Tram Chim, a bird paradise

Thanh Nien News
18 March 2015

For many tourists from Ho Chi Minh City and beyond, the Tram Chim National Park is an increasingly popular weekend getaway where they can go through melaleuca forests on boats, enjoy the fresh air and see birds sitting on treetops and meadows near lotus swamps.

Located in the Mekong Delta province of Dong Thap, Tram Chim (literally melaleuca (and) bird) is home to 231 species of birds, including 32 protected ones, like the famed sarus crane, cormorant, and darter.

Up to 60,000 birds, mostly waterfowl, live here in the peak rainy season from June through December, according to the World Wide Fund for Nature (WWF).

But Tram Chim wasn’t always home to such an abundant bird population.

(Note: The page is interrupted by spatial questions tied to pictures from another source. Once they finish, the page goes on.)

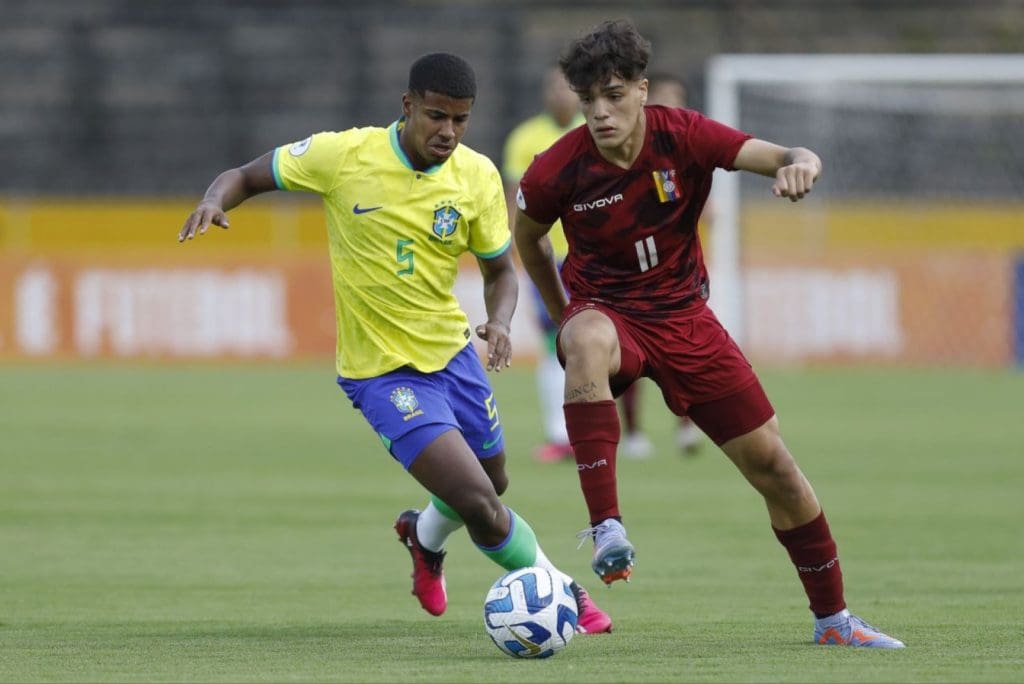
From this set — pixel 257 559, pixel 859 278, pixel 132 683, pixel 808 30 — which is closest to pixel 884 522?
pixel 257 559

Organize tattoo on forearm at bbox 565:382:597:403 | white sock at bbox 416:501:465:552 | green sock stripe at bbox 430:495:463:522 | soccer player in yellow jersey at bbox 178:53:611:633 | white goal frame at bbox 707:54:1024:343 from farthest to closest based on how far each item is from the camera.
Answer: white goal frame at bbox 707:54:1024:343 < white sock at bbox 416:501:465:552 < green sock stripe at bbox 430:495:463:522 < soccer player in yellow jersey at bbox 178:53:611:633 < tattoo on forearm at bbox 565:382:597:403

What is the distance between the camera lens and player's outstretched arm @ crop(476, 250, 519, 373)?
631cm

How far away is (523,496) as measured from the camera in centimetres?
1116

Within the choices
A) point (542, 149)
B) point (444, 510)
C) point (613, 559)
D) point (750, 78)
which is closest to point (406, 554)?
point (444, 510)

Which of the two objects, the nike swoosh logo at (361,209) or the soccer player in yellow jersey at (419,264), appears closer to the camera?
the soccer player in yellow jersey at (419,264)

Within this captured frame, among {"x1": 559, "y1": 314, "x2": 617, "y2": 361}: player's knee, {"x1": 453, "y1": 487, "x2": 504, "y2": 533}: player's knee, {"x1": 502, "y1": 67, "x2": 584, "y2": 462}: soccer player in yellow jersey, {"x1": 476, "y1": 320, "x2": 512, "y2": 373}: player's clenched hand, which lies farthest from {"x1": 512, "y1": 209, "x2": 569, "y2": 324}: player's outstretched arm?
{"x1": 502, "y1": 67, "x2": 584, "y2": 462}: soccer player in yellow jersey

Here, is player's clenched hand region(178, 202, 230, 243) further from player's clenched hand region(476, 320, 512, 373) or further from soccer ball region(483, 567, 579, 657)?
soccer ball region(483, 567, 579, 657)

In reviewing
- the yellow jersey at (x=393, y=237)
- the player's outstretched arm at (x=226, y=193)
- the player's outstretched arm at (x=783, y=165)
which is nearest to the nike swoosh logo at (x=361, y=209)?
the yellow jersey at (x=393, y=237)

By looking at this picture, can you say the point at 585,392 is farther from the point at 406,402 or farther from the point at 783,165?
the point at 783,165

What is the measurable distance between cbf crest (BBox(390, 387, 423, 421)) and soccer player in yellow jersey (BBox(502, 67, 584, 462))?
18.4 ft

The park, which spreads over an area of 7,300 hectares, or about 1 percent of the size of the once extensive wetland known as the Plain of Reeds, was established in 1998 by the Vietnamese government to preserve the eco-system of the Plain.

The move came as the rapidly burgeoning population in southern Vietnam was turning most of the Plain into rice fields.

The development also worsened climatic stresses in the low-lying Mekong Delta. Lengthier droughts during the dry season from January through May was making Tram Chim’s forests prone to fire.
Though trees and grasses then grew back rapidly, the park’s officials were held responsible for the fires, no matter what the cause was.

“I am the seventh director of this park,” Nguyen Van Hung says. “Former directors had to leave due to forest fires.”